### ABOUT THIS TASK
Find the line with "Filmplakat: Minions - Auf" in the entries below, then output every line from it down to the line with "Matchbox 1-125 Series", exactly and with no pictures.
*** Opening of INFORMATION SHOWN ***
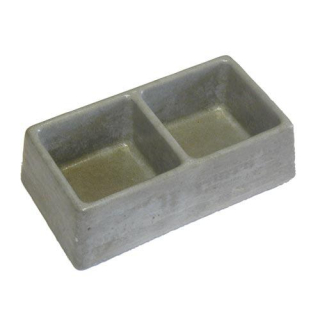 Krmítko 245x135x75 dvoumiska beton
*** Close of INFORMATION SHOWN ***
*** Opening of INFORMATION SHOWN ***
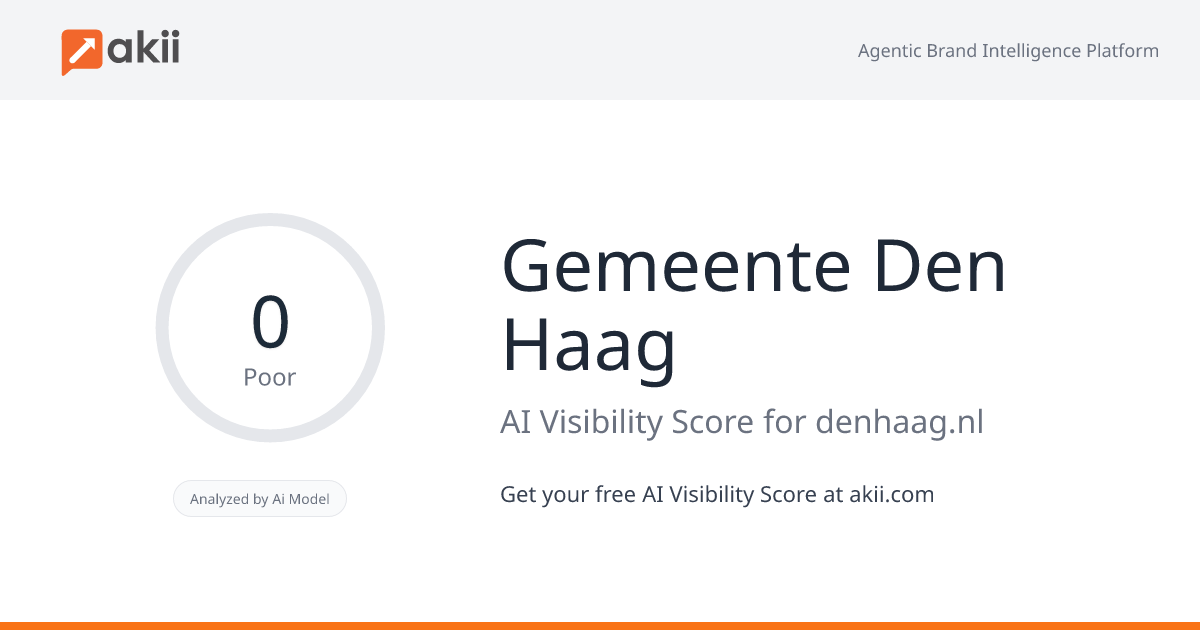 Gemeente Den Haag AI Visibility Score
*** Close of INFORMATION SHOWN ***
*** Opening of INFORMATION SHOWN ***
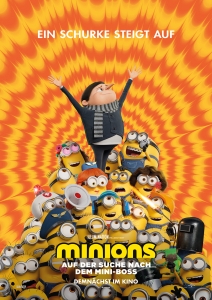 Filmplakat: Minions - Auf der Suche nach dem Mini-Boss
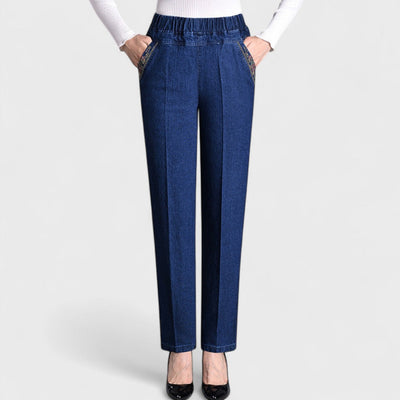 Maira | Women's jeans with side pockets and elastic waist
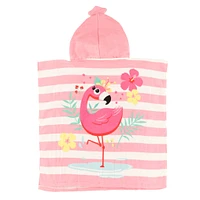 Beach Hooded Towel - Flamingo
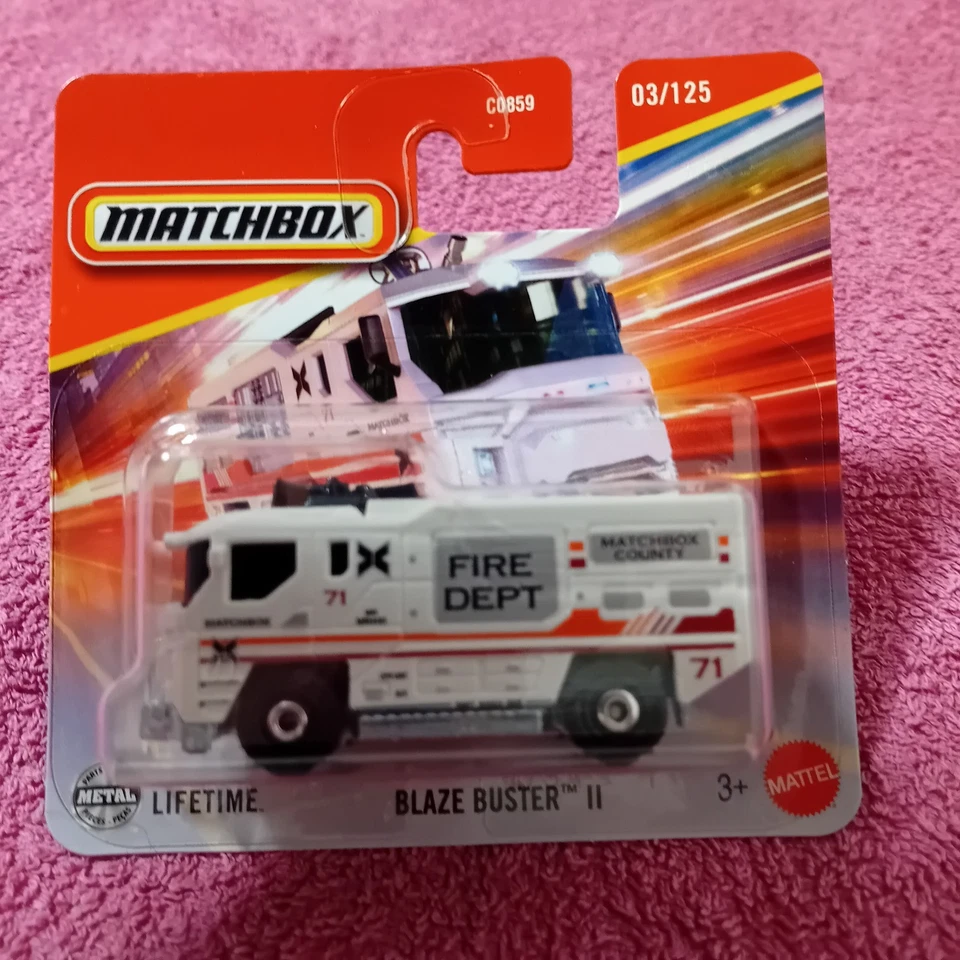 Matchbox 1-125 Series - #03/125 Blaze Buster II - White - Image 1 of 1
*** Close of INFORMATION SHOWN ***
### RESPONSE BELOW
 Filmplakat: Minions - Auf der Suche nach dem Mini-Boss
 Maira | Women's jeans with side pockets and elastic waist
 Beach Hooded Towel - Flamingo
 Matchbox 1-125 Series - #03/125 Blaze Buster II - White - Image 1 of 1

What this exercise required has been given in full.